# Hole saw for drilling wood



## HackWork (Oct 2, 2009)

I often need to drill out large holes thru the rim joist of old houses for service raceways. The other day I drilled thru 5 3/4" of solid wood. 

I usually use a self feed bit, but this type of bit has to do a lot of work turning the entire inside of the hole into shavings. I figure a hole saw might be more efficient.

What hole saws do you guys recommend for drilling old hard wood?


----------



## Switched (Dec 23, 2012)

What size holes?

I've been using the Milwaukee ones for about 5 years now and they last longer than the Lenox & Greenlee ones I used to get. Pretty happy with them.

I use them for all my holes over 1" or where I want an exact fit for conduit.


----------



## HackWork (Oct 2, 2009)

Mainly 2 1/8" and 2 9/16".

I remember Bosch had some new hole saw released a couple years ago, it was supposed to be great for wood and even masonry, but I haven't heard anything since.


----------



## backstay (Feb 3, 2011)

I have a kit from Lenox that I really like. Oops, wrong one. Here it is. 

http://www.lenoxtools.com/pages/308021200l-electricians-speed-slot-hole-saw-kit-17-piece.aspx


----------



## Galt (Sep 11, 2013)

I use a standard hole saw. Saw in a couple inches then take a wood chisel or beater screw driver and break out pieces then saw some more and repeat A self feed will not work on many hardwoods.hard maple and elm being extra difficult .


----------



## splatz (May 23, 2015)

The big hawgs from milwaukee work pretty well. I hear the Blue Boar are better but never tried them. The problem with the hole saw in wood is more ejecting the sawdust so the teeth can make good contact, these new saws with the big slot let the sawdust out. With a self feed, the bit only really works if it's sharp enough and the wood soft enough to keep up with itself. It either goes fast, using a lot of torque, or slows to a crawl. If the tip isn't getting good bite, and you aren't in a position you can really lean on it, the self feeds suck rocks.


----------



## PlugsAndLights (Jan 19, 2016)

Is a self feed bit the same as an auger bit? 
I use auger bits wherever I can. Even though hole saws cut much less 
material, they're slow by comparison. Then there's the blocks you have
to pry outta the saw. 
Plumbers like forstner bits for this sorta size. I haven't tried them. 
P&L


----------



## telsa (May 22, 2015)

Sawdust evacuation hole:






Drill and drop:






Without knowing the diameter of the bore required -- I can't hazard a guess. :no:


----------



## RePhase277 (Feb 5, 2008)

I like Lenox and Milwaukee. Ridgid is up there too. The absolute worst are Skil, Black & Decker, Greenlee, and Vermont American.

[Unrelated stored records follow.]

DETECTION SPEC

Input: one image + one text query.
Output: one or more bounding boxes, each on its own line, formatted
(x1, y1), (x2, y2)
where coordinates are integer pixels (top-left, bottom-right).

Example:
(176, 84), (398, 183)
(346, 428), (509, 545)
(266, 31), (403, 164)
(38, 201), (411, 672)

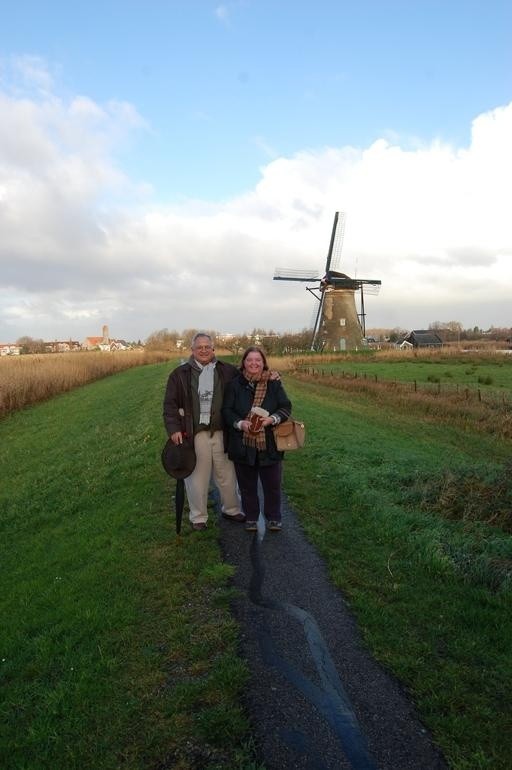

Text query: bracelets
(270, 415), (277, 426)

The key is to not let the saw get too hot and to periodically pull it out to clear the dust.


----------



## zac (May 11, 2009)

telsa said:


> Sawdust evacuation hole:
> 
> https://www.youtube.com/watch?v=oNk1zfY-4fw
> 
> ...


Nice bit of info. Thanks Telsa.

Sent from my SM-G930T using Tapatalk


----------



## Switched (Dec 23, 2012)

InPhase277 said:


> I like Lenox and Milwaukee. Ridgid is up there too. The absolute worst are Skil, Black & Decker, Greenlee, and Vermont American.
> 
> The key is to not let the saw get too hot and to periodically pull it out to clear the dust.


A little tap with the linesman's does wonders!


----------



## Majewski (Jan 8, 2016)

HackWork said:


> I often need to drill out large holes thru the rim joist of old houses for service raceways. The other day I drilled thru 5 3/4" of solid wood.
> 
> I usually use a self feed bit, but this type of bit has to do a lot of work turning the entire inside of the hole into shavings. I figure a hole saw might be more efficient.
> 
> What hole saws do you guys recommend for drilling old hard wood?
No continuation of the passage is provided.